Of course, this decision also affects anyone who I date or form a relationship with. So far, no one has felt slighted; either they’ve had a similar mentality, or they haven’t minded that I’m selective about sharing this type of information. One man, for instance, explained why he doesn’t share details of his relationships on social media: “That part of my life is too sacred to tell just anyone about it.”
I recognise, however, that not everyone would feel comfortable with this arrangement. Potential partners might feel that I’m embarrassed of them or our relationship; alternatively, they could suspect that I only want to keep what we have private so I’d be free to maintain simultaneous relationships. While I wouldn’t fault anyone for feeling this way, and would be open to talking through it with a potential partner, it doesn’t make me reconsider my choice. The driving force behind this decision has been to do what is healthiest for me; conceding to another person’s comfort defeats the reason I chose to do this in the first place.
I certainly recognise that this shift is possible in part because of my privilege. I’m a heterosexual, cisgendered woman; my preferences in a partner are not scrutinised or criticised by anyone. For some people, keeping their relationship status or sexual identity private isn’t a matter of choice, but safety. Every time I’ve reflected on how grateful I am for the benefits of opting to keep my personal life personal, I also resent that this isn’t a luxury afforded to everyone.

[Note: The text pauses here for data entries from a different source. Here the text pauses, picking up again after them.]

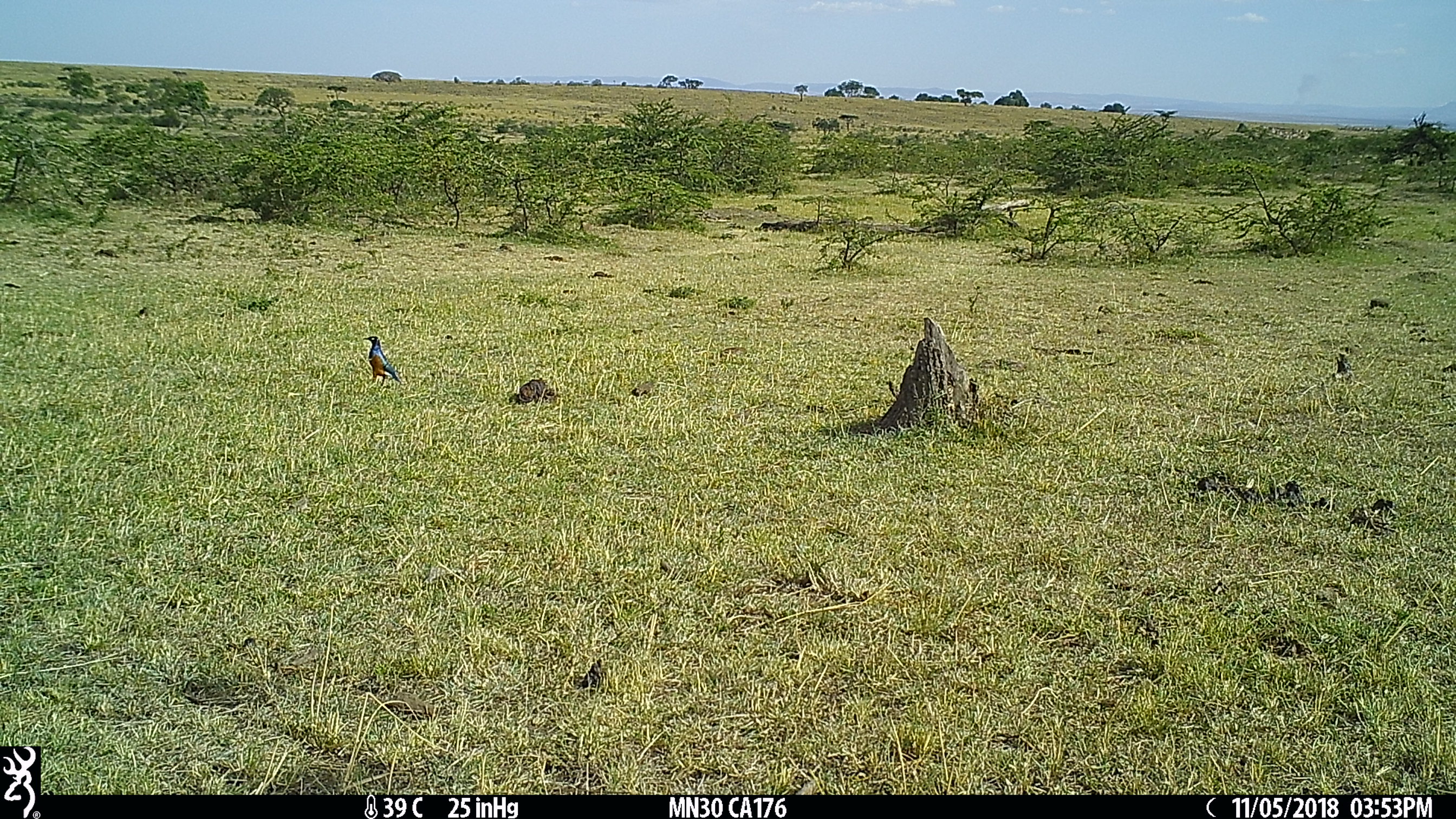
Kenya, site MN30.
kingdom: Animalia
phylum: Chordata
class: Aves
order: Passeriformes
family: Sturnidae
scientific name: Sturnidae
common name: starling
Starling (Sturnidae).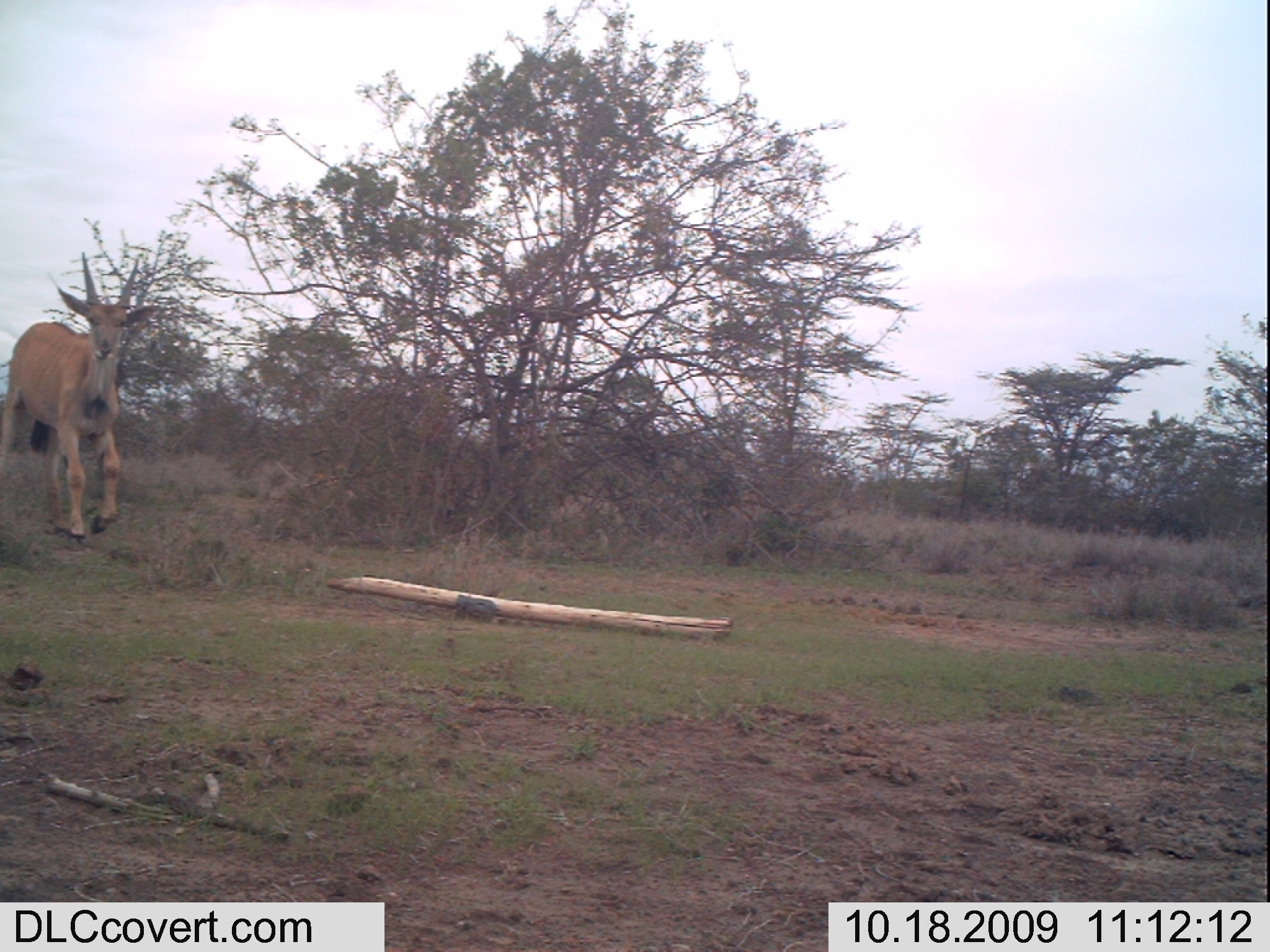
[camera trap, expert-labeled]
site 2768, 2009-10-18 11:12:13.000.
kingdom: Animalia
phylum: Chordata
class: Mammalia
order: Artiodactyla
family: Bovidae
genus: Tragelaphus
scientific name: Tragelaphus oryx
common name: eland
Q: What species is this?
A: Tragelaphus oryx (eland).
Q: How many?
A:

I don’t know how long I will continue to essentially keep my relationship status a secret. On the one hand, I recognise that the firmer my self-love and self-worth, the less people’s opinions of me will matter. On the other hand, the emphasis we place on relationship status concerns me; keeping my personal life personal is one way I can resist that cultural message. I don’t want anyone to feel unworthy because they’re not married, or for people to stay in unhappy, or even unhealthy, relationships just to avoid the stigma of being single. I’d love to live in a society where people partner because a relationship brings fulfilment, not social status. Hopefully, each of us will acknowledge our own value, and the value of one another, independent of the presence of someone by our side.
In the meantime, I will continue to answer only to my own preferences and expectations, not the ones society wants me to follow.